Exercise>
Decide whether each statement below agrees with the passage on standardized testing, answering yes or no and quoting the words of the passage that settle it. (a) The Oregon elementary school gave the standard state reading exam to only 55 percent of its third graders. (b) In a debate, George W. Bush argued that testing should be voluntary. (c) The New York City cheating scandal allegedly involved more than 50 educators.

*** Document excerpt

IS STANDARDIZED TESTING a gateway or a gatekeeper, a road to equal opportunity
or a means of maintaining white male privilege? American public opinion always
has been sharply divided. But you’d never know it from the last presidential campaign,
in which the candidates vied for the position of most enthusiastic test booster.
In one of the debates, George W. Bush scolded Al Gore for allegedly favoring only
“voluntary” testing of America’s students. “You can’t have voluntary testing,” Bush insisted.
“You must have mandatory testing. You must say that if you receive money, you must show
us whether or not children are learning to read and write and add and subtract…Testing is
the cornerstone of reform.”
Now, President Bush has a blueprint for education reform based on this principle. Called
“No Child Left Behind,” the plan, which forms the basis for bills pending in the Senate and
the House, says that “schools must have clear measurable goals focused on basic skills and
essential knowledge. Requiring annual state assessments in math and reading in grades 3–8
will ensure that the goals are being met for every child, every year.”
But of course testing alone ensures no such thing. Because tests are very visible and can
be put into place quickly, they often are instituted as the first step in educational reform,
before changes in curriculum standards and instruction are put into place. And testing can
divert resources that could otherwise be used to implement these crucial changes.
Many states have made testing a centerpiece of their education programs inrecent
years, only to find that improvements in student learning did not obediently follow the
implementation of the new assessments. Alaska,
Arizona, Illinois and Massachusetts are among
the states reporting failure rates of 50 percent or
more on some components of their statewide
exams.
Some schools have resorted to extraordinary
means in order to demonstrate score increases,
including an Oregon elementary school that was
acclaimed as the state’s most improved school
earlier this year. The school was found to have
tested only 55 percent of its third graders with
the standard state reading exam, mainly as a
result of exempting students with limited
English proficiency. Although the school was
evidently playing by the rules, its participation rate was far lower than the state average of
90 percent.
Outright cheating by school personnel on standardized tests has been reported in at least
a dozen states in recent years. The massive test cheating scandal in New York City, which
allegedly involved more than 50 educators, is still in the news two years after it was brought
to light.

******
*** Material shown

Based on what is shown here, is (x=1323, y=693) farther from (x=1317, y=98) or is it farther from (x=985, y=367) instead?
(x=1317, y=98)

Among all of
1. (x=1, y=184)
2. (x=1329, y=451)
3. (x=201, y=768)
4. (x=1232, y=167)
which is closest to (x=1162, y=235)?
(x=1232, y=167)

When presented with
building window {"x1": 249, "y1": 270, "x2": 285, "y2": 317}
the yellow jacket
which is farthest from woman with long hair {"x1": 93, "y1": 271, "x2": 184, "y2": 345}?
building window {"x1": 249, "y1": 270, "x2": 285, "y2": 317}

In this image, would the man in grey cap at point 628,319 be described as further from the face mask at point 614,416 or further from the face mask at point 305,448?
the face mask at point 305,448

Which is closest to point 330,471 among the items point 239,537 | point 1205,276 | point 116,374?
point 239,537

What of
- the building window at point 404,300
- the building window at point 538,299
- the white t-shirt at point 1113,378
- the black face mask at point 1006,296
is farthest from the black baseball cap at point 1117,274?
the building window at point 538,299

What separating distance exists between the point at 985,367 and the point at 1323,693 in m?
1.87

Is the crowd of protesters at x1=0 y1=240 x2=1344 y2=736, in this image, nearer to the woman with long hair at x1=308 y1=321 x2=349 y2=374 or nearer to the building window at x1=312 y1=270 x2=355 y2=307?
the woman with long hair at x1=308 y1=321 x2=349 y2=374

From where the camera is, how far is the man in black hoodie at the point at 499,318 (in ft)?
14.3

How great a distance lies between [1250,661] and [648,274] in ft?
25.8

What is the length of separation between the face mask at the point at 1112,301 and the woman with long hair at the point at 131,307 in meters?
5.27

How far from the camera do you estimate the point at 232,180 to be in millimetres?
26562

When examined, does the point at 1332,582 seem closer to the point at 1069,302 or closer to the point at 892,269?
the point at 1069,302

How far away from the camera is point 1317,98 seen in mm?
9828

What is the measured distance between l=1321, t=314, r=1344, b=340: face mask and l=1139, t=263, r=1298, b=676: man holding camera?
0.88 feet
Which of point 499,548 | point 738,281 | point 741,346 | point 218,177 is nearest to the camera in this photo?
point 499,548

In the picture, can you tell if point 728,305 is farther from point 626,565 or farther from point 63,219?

******

Solution to this problem>
(a) Yes: "tested only 55 percent of its third graders with the standard state reading exam"
(b) No: "You can’t have voluntary testing"
(c) Yes: "allegedly involved more than 50 educators"